*Selected extract*.
● ● ●
Babel (RF Kuang): This is our Storysmith book group’s
annual big-book-to-be-read-over-the-Christmas-holidays book (it’s 544 pages
long!). It’s set in Oxford in 1836 (just a little before my time there!); Babel
is the university’s prestigious Royal Institution of Translation – a “tower
from which all the power of the Empire flows”. Robin Swift (orphaned in Canton
and brought to England by a mysterious guardian) is one of its students. At
times (lots of times), it felt a little like reading Philip Pullman (‘The
Golden Compass’ etc). Translation is the key to magic, as Kuang uses her genre
(she was born in China, before moving to the US aged 4) to sharpen a historical
investigation into colonisation, learning and power. Babel is the great Oxford
translation institute in an alternative version of Victorian England, where
translators hold the keys to the British empire. Every device and engineering
technique there is, from steam trains to the foundations of buildings, relies
on silver bars (complicated isn’t it!) enchanted with ‘match pairs’; words in two
different languages that mean similar things, but with a significant gap
between them. The bars create the effect of the difference: feelings, noises,
speed, stability, colour, and even death. Bright children are taken from all
corners of the empire, fluent in Chinese or Arabic, raised in England, and put
to work at Babel to translate, thus finding new match pairs and making new
magic – only ever used for the benefit of the rich in London, and to the
detriment of those the translators must leave behind in their colonised
homelands. We follow Robin Swift from his earliest childhood in China, through
his time at Babel, and from his hope that translation is a way to bring people
together, to the terrible realisation that, in this colonial framework,
translation was an act of betrayal. It's an incredibly complicated, ingenious,
wonderfully-researched novel written by very intelligent writer (and a
translator herself) - with graduate degrees from both Oxford+Cambridge. I can’t
do the book any justice in these few lines… but, once I’d got into it, I found
it a convincing and gripping tale.
● ● ●
*Material*.
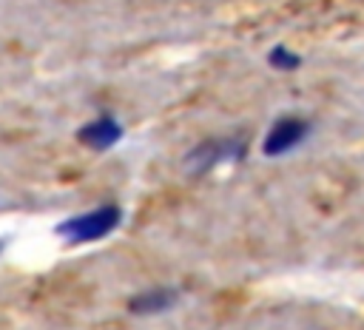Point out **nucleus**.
<instances>
[{"mask_svg": "<svg viewBox=\"0 0 364 330\" xmlns=\"http://www.w3.org/2000/svg\"><path fill=\"white\" fill-rule=\"evenodd\" d=\"M310 131H313V122L307 117H301V114H279L270 122V128L264 131V137H262V154L267 159L287 156V154H293L296 148L304 145Z\"/></svg>", "mask_w": 364, "mask_h": 330, "instance_id": "7ed1b4c3", "label": "nucleus"}, {"mask_svg": "<svg viewBox=\"0 0 364 330\" xmlns=\"http://www.w3.org/2000/svg\"><path fill=\"white\" fill-rule=\"evenodd\" d=\"M247 154V142L242 134H225V137H205L199 139L182 159L185 171L193 176H202L225 162H239Z\"/></svg>", "mask_w": 364, "mask_h": 330, "instance_id": "f03ea898", "label": "nucleus"}, {"mask_svg": "<svg viewBox=\"0 0 364 330\" xmlns=\"http://www.w3.org/2000/svg\"><path fill=\"white\" fill-rule=\"evenodd\" d=\"M267 65L273 68V71H282V74H290V71H296L299 65H301V57L293 51V48H287V46H273L270 51H267Z\"/></svg>", "mask_w": 364, "mask_h": 330, "instance_id": "423d86ee", "label": "nucleus"}, {"mask_svg": "<svg viewBox=\"0 0 364 330\" xmlns=\"http://www.w3.org/2000/svg\"><path fill=\"white\" fill-rule=\"evenodd\" d=\"M176 304H179V293H176V287H168V284L139 290L128 299V310L134 316H159V313L173 310Z\"/></svg>", "mask_w": 364, "mask_h": 330, "instance_id": "39448f33", "label": "nucleus"}, {"mask_svg": "<svg viewBox=\"0 0 364 330\" xmlns=\"http://www.w3.org/2000/svg\"><path fill=\"white\" fill-rule=\"evenodd\" d=\"M122 137H125V128L114 114H97L94 119H88L85 125L77 128V142L91 151H100V154L119 145Z\"/></svg>", "mask_w": 364, "mask_h": 330, "instance_id": "20e7f679", "label": "nucleus"}, {"mask_svg": "<svg viewBox=\"0 0 364 330\" xmlns=\"http://www.w3.org/2000/svg\"><path fill=\"white\" fill-rule=\"evenodd\" d=\"M3 247H6V239H0V253H3Z\"/></svg>", "mask_w": 364, "mask_h": 330, "instance_id": "0eeeda50", "label": "nucleus"}, {"mask_svg": "<svg viewBox=\"0 0 364 330\" xmlns=\"http://www.w3.org/2000/svg\"><path fill=\"white\" fill-rule=\"evenodd\" d=\"M119 225H122V208L117 202H105V205H97L91 211L63 219L54 228V233L68 245H91V242L111 236Z\"/></svg>", "mask_w": 364, "mask_h": 330, "instance_id": "f257e3e1", "label": "nucleus"}]
</instances>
● ● ●
Condense the paragraph of the Babel review above that begins "Babel (RF Kuang):" into a short bulleted list that keeps its main facts.

- Babel by RF Kuang is the Storysmith book group's annual big book for the Christmas holidays, at 544 pages.
- It is set in 1836 in an alternative Victorian England. Babel is Oxford's prestigious Royal Institution of Translation, and translators there hold the keys to the British empire.
- Robin Swift, orphaned in Canton and brought to England by a mysterious guardian, is one of its students.
- Translation is the key to magic. Every device and engineering technique relies on silver bars enchanted with "match pairs": words in two languages that mean similar things but have a significant gap between them. The bars create the effect of that difference, from noise and speed to color and even death.
- Bright children from across the empire, fluent in languages such as Chinese or Arabic, are raised in England and put to work at Babel finding new match pairs. The resulting magic benefits only the rich in London and harms the colonized homelands the translators leave behind.
- The story follows Robin from early childhood in China through his time at Babel. He moves from hoping translation brings people together to realizing that, under colonialism, it was an act of betrayal.
- The novel often recalls Philip Pullman. Kuang, born in China and moved to the US at age 4, uses the genre to examine colonization, learning and power.
- The reviewer calls it complicated, ingenious and wonderfully researched, by a translator with graduate degrees from Oxford and Cambridge, and found it convincing and gripping.